La Réunion : Lafleur, esclave malgache, pendu pour marronage
En 1752, lorsque La Réunion s’appelait encore Bourbon, l’esclavage était un moyen pour les gros blancs d’asseoir leur fortune.
Il n’y avait alors aucun scrupule à soumettre la main-d’œuvre servile aux bassesses de la bourgeoisie.
D’ailleurs, les violences faites aux esclaves ne sont guère rares et certains d’entre eux, devant la méchanceté et la perversité de leurs maîtres, préféraient prendre la poudre d’escampette plutôt que de se soumettre à leurs sévices.
C’est le cas de Lafleur, un Malgache asservi, âgé de 43 ans, qui se retrouvera devant le tribunal de la colonie pour fait de marronage.
Le 14 mars 1752, c’est devant François Armand Saige, conseiller honoraire au Conseil supérieur de la chambre criminelle, que Lafleur doit répondre de ses actes, lui qui fut d’abord esclave de Jean-Baptiste Jacquet, avant de devenir celui de Louis Godin.
Lors de cet interrogatoire, le commissaire cherche à savoir pour quelle raison, à quel moment et pour quel lieu il avait quitté la plantation.
Lafleur, qui ne sait ni lire ni écrire, fait savoir que c’est à la fin de la moisson de blé qu’il s’est rendu dans les hauts du bras des Lianes, de la rivière Dumas. Il a donc fui l’autorité de Louis Godin depuis neuf mois.
Les raisons qu’il invoque pour tenter de se défendre tiennent au fait que Louis Godin le maltraitait violemment et le privait de nourriture.
Si le commissaire lui fait alors remarquer que ces faits ont également été exposés lors de ses fuites alors qu’il était propriété de Jean-Baptiste Jacquet, Lafleur rétorque que ce n’est pas à cause des violences de son maître, mais de celles de Joseph, le commandeur.

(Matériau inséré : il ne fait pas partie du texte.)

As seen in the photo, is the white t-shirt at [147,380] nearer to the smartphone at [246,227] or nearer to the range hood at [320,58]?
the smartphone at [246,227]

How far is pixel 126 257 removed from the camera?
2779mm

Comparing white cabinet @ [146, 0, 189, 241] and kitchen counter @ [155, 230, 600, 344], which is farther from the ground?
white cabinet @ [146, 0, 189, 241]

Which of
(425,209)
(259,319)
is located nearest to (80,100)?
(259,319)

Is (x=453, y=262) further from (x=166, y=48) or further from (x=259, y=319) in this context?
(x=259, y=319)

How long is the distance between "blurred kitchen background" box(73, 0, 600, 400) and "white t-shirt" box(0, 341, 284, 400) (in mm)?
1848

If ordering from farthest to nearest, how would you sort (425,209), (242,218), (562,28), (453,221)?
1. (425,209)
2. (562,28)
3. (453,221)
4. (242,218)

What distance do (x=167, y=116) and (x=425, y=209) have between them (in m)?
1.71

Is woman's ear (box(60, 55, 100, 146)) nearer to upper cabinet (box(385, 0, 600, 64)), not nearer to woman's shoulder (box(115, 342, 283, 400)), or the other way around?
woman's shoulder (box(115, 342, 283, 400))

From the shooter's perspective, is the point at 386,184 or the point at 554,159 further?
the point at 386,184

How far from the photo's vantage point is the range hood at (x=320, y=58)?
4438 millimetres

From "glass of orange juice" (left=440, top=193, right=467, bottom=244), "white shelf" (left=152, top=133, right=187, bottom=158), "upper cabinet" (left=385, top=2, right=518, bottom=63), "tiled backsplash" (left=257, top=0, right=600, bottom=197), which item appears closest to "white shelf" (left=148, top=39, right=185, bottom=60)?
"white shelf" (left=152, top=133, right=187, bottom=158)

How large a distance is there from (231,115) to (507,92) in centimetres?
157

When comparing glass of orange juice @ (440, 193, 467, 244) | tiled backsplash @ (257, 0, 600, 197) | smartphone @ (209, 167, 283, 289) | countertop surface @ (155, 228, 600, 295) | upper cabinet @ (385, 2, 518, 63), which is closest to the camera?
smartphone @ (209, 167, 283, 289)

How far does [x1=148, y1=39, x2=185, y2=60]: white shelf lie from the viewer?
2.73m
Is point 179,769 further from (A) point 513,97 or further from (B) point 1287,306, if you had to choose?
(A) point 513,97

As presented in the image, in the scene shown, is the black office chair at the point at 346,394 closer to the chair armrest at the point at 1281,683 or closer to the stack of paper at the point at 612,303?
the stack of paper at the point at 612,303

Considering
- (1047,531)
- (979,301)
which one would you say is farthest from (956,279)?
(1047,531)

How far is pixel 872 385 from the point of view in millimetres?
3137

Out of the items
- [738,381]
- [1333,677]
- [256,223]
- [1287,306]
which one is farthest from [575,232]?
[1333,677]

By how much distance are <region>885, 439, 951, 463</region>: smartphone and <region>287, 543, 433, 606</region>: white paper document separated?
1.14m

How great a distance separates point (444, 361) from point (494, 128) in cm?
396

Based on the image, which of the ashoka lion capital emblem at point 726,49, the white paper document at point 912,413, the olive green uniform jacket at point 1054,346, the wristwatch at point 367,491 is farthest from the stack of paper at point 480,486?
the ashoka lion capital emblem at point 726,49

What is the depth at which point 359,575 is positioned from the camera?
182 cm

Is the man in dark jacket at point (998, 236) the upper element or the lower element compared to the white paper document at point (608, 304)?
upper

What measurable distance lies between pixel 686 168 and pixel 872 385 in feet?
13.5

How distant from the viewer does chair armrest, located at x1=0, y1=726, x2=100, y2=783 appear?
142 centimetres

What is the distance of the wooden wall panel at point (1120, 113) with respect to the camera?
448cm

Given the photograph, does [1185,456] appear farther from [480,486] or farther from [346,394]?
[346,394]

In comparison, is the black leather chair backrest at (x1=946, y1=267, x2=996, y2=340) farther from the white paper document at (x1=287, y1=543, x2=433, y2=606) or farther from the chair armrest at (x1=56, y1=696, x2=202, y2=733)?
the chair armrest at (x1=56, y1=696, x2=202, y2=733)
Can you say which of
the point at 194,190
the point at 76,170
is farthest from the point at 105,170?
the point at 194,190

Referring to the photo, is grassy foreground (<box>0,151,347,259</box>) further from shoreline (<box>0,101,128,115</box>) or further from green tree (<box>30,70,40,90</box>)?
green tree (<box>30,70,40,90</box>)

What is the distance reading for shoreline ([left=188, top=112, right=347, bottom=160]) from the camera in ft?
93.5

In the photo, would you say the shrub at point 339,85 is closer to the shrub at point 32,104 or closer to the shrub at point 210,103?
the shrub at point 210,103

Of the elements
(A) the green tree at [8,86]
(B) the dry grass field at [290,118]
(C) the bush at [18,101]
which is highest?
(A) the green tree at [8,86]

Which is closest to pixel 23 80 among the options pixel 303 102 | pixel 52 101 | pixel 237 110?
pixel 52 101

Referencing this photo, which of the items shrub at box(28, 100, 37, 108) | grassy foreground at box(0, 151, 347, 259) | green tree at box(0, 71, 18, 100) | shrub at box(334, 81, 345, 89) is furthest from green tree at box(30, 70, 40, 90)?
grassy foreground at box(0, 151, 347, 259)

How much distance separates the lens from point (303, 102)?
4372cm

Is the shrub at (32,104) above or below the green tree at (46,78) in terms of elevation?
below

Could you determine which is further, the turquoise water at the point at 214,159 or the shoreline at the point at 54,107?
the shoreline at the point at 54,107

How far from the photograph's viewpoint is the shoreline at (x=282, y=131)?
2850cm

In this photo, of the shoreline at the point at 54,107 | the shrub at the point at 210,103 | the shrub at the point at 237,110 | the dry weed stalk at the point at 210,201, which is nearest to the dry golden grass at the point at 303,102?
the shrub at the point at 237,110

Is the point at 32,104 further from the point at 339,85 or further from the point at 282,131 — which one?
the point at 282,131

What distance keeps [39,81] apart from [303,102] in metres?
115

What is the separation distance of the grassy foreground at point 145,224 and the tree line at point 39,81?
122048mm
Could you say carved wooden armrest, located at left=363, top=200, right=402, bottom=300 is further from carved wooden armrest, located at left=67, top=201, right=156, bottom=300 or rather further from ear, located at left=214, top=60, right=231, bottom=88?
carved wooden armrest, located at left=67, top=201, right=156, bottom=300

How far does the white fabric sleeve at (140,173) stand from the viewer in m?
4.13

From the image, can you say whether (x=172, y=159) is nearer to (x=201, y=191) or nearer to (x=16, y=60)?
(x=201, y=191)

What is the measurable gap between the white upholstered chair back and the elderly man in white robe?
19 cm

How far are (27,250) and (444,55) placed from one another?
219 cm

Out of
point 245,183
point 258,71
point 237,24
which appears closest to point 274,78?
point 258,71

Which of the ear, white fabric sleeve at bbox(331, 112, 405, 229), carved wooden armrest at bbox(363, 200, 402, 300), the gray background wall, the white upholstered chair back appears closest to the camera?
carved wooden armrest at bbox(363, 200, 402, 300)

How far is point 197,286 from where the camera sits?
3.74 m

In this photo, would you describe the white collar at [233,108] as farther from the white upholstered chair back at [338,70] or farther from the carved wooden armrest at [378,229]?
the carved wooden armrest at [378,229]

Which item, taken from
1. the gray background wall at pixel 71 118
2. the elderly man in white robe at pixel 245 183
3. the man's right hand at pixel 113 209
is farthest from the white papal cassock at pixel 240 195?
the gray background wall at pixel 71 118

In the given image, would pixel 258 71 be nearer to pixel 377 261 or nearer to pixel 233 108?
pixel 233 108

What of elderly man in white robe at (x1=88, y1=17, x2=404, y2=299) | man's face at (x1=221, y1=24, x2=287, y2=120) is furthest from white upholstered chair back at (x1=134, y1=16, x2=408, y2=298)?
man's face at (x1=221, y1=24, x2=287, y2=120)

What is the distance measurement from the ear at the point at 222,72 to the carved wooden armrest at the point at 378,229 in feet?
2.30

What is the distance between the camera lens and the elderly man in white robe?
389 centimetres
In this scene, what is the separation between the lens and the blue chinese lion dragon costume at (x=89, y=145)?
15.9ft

Dans ce procès, Lafleur n’a aucune chance. C’est le pot de terre contre le pot de fer. Malgache réduit à l’état d’esclave, ce n’est pas la première fois qu’il a affaire à l’autorité judiciaire raciste de la colonie.
On l’a déjà accusé de cinq marronnages, alors que lui n’en reconnaît que trois.
Trois marronages qui lui valurent, lors de sa deuxième fuite, de se voir couper les oreilles, d’être marqué au fer rouge de la fleur de lys, puis d’être à nouveau marqué lors de la troisième fuite et de se voir couper le jarret.
Malgré ses dénégations et ses arguments, Lafleur n’a aucune chance. Par décision du 21 décembre 1753, il est condamné, d’une part, à être marqué à nouveau de la fleur de lys, d’autre part, à avoir le jarret coupé. Comme si ce châtiment ne suffisait pas, le conseil le condamne à être pendu à une potence, selon l’article 31 du Code noir, pour ce que les esclavagistes racistes de l’époque considèrent comme un crime, à savoir : le marronage.
Un fait qui montre encore une fois comment La Réunion s’est forgée sur la douleur et la souffrance de certaines ethnies soumises à l’esclavage, sans que celles-ci ne puissent en échapper, si ce n’est en tentant le marronage, toujours à leurs risques et périls.